**Excerpted passage**
** Start **
The named algorithms are the concrete new pieces. Framing the problem as entanglement between high-level and low-level signals is reasonable, and releasing code plus datasets on the project page gives others a chance to test the implementation directly.

The main weakness is the complete absence of any experimental detail. The abstract says extensive experiments on real robots and multi-modal benchmarks show better success rates and generalization, yet it lists no baselines, no metrics, no ablations, and no error bars. Without those, there is no way to tell whether the gains come from the proposed methods or from other factors such as longer training or different data. That gap makes the central claim impossible to assess from what is provided.

The work targets people already training or deploying VLA models in robotics. A reader in that area could pick up the high-level ideas for Intention Decoupling and sample-guided RL as possible starting points, but would need the full results and implementation details before deciding whether to try them.

I would send it to peer review. The problem it names is real in the field, the proposed fixes are specific enough to be evaluated, and the code release lowers the barrier for checking the claims. Referees can request the missing tables and controls.
** End **
**Requirement 1**
Locate each line in the entries that contains the word "image" and copy those lines.
The review above has no connection to the entries that follow it.

Extracted entries
** Start **
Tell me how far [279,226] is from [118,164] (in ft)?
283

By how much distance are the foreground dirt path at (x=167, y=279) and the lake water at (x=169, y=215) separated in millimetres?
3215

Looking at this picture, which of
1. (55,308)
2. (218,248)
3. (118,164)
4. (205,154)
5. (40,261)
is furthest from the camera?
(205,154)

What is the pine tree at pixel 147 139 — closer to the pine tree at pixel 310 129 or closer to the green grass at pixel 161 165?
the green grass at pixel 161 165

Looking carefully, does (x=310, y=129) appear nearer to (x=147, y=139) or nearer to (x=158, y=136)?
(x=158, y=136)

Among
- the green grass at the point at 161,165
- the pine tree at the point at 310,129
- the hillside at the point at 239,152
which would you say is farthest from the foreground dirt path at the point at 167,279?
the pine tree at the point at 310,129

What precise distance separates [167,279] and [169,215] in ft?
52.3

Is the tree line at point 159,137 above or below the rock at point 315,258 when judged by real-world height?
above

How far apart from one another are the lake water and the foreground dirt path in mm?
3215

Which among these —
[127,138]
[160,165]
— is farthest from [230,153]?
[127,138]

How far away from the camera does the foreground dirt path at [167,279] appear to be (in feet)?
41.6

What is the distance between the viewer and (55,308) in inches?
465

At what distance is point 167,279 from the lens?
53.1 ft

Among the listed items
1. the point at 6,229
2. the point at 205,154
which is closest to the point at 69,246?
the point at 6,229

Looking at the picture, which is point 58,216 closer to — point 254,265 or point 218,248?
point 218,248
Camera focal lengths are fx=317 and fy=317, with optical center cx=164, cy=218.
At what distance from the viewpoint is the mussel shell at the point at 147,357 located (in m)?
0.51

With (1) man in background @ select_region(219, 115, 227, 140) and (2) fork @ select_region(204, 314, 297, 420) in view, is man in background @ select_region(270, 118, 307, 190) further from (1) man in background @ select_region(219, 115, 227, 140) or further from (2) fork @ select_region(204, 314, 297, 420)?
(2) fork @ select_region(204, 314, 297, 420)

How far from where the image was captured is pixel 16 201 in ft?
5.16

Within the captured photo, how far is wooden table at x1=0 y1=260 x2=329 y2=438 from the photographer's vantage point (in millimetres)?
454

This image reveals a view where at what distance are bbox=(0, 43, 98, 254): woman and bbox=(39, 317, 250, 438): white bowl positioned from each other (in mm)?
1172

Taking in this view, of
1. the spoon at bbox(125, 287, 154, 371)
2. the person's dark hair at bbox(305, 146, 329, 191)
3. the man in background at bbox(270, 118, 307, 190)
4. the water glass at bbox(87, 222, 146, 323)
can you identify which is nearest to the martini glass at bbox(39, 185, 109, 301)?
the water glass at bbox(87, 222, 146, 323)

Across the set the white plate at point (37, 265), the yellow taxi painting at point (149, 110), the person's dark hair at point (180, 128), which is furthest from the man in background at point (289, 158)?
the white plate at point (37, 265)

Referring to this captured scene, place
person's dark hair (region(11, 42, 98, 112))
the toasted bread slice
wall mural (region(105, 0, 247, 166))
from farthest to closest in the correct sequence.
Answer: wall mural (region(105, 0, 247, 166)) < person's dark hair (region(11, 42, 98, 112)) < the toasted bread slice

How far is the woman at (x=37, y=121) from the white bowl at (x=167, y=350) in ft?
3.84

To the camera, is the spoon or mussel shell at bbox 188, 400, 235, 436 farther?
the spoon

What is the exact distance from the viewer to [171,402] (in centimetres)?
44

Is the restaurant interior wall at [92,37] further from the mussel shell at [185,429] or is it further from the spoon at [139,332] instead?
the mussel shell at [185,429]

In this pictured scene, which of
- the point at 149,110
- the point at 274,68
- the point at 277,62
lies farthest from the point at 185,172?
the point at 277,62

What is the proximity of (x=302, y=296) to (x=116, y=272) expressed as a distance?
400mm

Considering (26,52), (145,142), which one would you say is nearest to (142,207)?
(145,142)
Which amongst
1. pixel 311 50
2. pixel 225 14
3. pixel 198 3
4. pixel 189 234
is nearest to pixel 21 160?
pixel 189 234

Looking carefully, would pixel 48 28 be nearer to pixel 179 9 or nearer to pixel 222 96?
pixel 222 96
** End **
**Requirement 2**
Resume the review of the robotics paper, starting after its final sentence.

**Final result 1**
How far from where the image was captured is pixel 16 201 in ft?
This image reveals a view where at what distance are bbox=(0, 43, 98, 254): woman and bbox=(39, 317, 250, 438): white bowl positioned from each other (in mm)?

**Final result 2**
Referee Report

1 major / 0 minor

Summary. The paper introduces SyVLA, a robust VLA model trained with diversified experiences. It proposes an Intention Decoupling algorithm to isolate control-relevant features from reasoning contexts and a similar-sample guided RL pipeline to stabilize policy updates and mitigate distribution shift. Extensive experiments on real-world robotic tasks and multi-modal benchmarks are claimed to demonstrate superior task success rates, stronger out-of-distribution generalization compared to existing methods, while preserving core vision-language capabilities. Codes and datasets are released.

Significance. If the experimental claims hold, this would represent a meaningful advance for vision-language-action models by directly targeting the entanglement of high-level reasoning with low-level control and the instability of policy optimization, potentially improving real-world robustness and OOD generalization without sacrificing VLM capabilities. The public release of code and data is a clear strength for reproducibility.

major comments (1)

[Abstract] Abstract: the central claim that SyVLA achieves 'superior task success rates and stronger out-of-distribution generalization' is stated without any experimental details, baselines, metrics, error analysis, or quantitative results. This absence makes it impossible to evaluate whether the data support the performance claims that constitute the paper's main contribution.

Simulated Author's Rebuttal

1 responses · 0 unresolved

We thank the referee for highlighting the need for more concrete details in the abstract. We address this point below and will revise the manuscript accordingly.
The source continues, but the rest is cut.